Realizing she was hungry, she foraged in the refrigerator. There was a lot of leftover crock pot beef stew, but she’d already had some
when she was home earlier before Em’s dad had picked her up. She felt like having something more indulgent. In the freezer she found a pint of Ben and Jerry’s Cherry Garcia ice cream. Em had thrown it into the shopping cart. Among other changes in Em, adolescence had brought on a sweet tooth.
She grabbed the ice-cream container. It felt light. She took off the lid and saw a few spoonfuls left.
Walking into the TV room, she picked up the remote control and turned on the television. Seeking something lively and distracting, she found
The Tonight Show.
Jay Leno was interviewing a lithesome young actress whom Vining had never heard of. They were laughing. Vining had wanted something lively, but found their too-animated laughter grating, so she turned off the television.
Feeling the air in the house was stuffy, she undid the locks on the sliding glass door and walked onto the terrace. She half expected to see the ghost of Frankie Lynde standing there, which would pretty much make her trying day complete. Happily, she saw no otherworldly being and the wind chimes were silent. She was grateful. She had enough ghosts to deal with right now. Other dead women would not let her rest: Marilu Feathers, Johnna Alwin, and Cookie Silva.
Her meeting with Betsy Gilroy gnawed at her, especially the chief’s cutting comments, which had hit their mark. Vining knew that no investigator likes to have how she’s handled a case questioned, especially a closed case and especially by an outsider. Still, she felt that Gilroy’s attack had been particularly venomous and shockingly personal, especially coming from the chief.
Vining had to admit that in her worst moments, she felt much as Gilroy had portrayed her. She sometimes felt that she hadn’t fully returned from that place— the other side. She wondered if the different pieces of herself would ever be rejoined. She feared she would forever remain fractured.
Did she have to wait until she was dead before she would feel complete?

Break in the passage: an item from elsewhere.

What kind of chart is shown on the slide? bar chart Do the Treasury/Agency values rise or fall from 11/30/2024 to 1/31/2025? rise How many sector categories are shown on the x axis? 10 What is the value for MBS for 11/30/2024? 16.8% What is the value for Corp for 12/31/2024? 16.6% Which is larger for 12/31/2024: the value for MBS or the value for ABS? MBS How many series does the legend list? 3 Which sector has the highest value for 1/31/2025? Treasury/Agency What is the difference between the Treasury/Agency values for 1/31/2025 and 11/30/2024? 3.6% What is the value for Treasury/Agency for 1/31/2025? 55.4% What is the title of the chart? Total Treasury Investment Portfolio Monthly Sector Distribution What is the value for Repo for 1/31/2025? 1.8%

She dragged the spoon around the melting edges of the ice cream and ate it as she leaned against the railing and looked at her forgotten
corner of the city. Across the night sky, a TV news helicopter tore past, heading in the direction of Pasadena.
She heard her cell phone ringing. Her heart skipped a beat as she bolted into the house to answer the phone that she’d left in the kitchen. It had to be Jim.

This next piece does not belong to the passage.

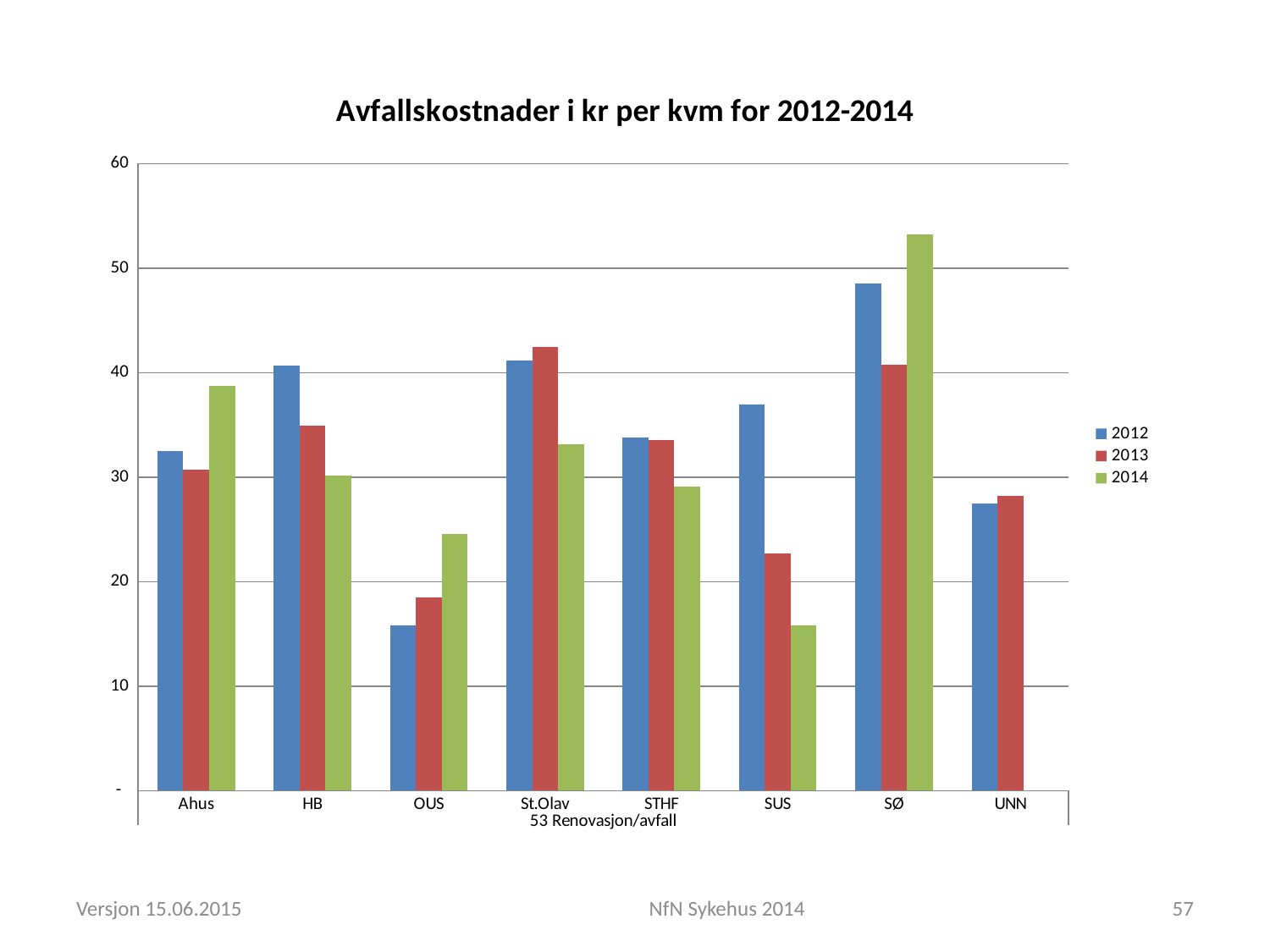
Which hospital has the lowest value for 2012? OUS Do the values for OUS rise or fall from 2012 to 2014? rise Is the 2014 value for SØ greater or less than 50? greater What kind of chart is shown on the slide? bar chart Which hospital has the lowest value for 2013? OUS For SUS, which year has the larger value, 2012 or 2013? 2012 Is the 2012 value for OUS greater or less than 20? less Which hospital has the highest value for 2012? SØ How many hospitals (categories) are shown on the x axis? 8 How many series does the legend list? 3 Which hospital has the highest value for 2014? SØ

She frowned as she looked at the display. The area code was local, but she didn’t recognize the number.
She answered, “Nan Vining.”
“Detective Vining, this is Chief Betsy Gilroy I apologize for calling so late.”
Disappointed the call wasn’t from Kissick, Vining was bewildered: Gilroy was the last person she expected to hear from. “No problem, Chief. I’m up. What can I do for you?”
She heard Gilroy take a long breath before speaking. “Look, Detective, I wasn’t completely up-front with you today.”
From Vining’s brief exposure to Gilroy and what she’d heard about her, she thought the chief sounded uncharacteristically hesitant.
The chief explained. “I … ahh … want to come clean with you. You deserve that. I have information about that other person of interest you spoke of. The … um … security guard.”
“That’s fantastic.”
“The thing is, Detective, given the delicate nature of what I’m going to tell you, I don’t want to meet in my office.”
“Okay. Whatever works for you, Chief.”
“I want you to come to the Foothill Museum, uh, now.”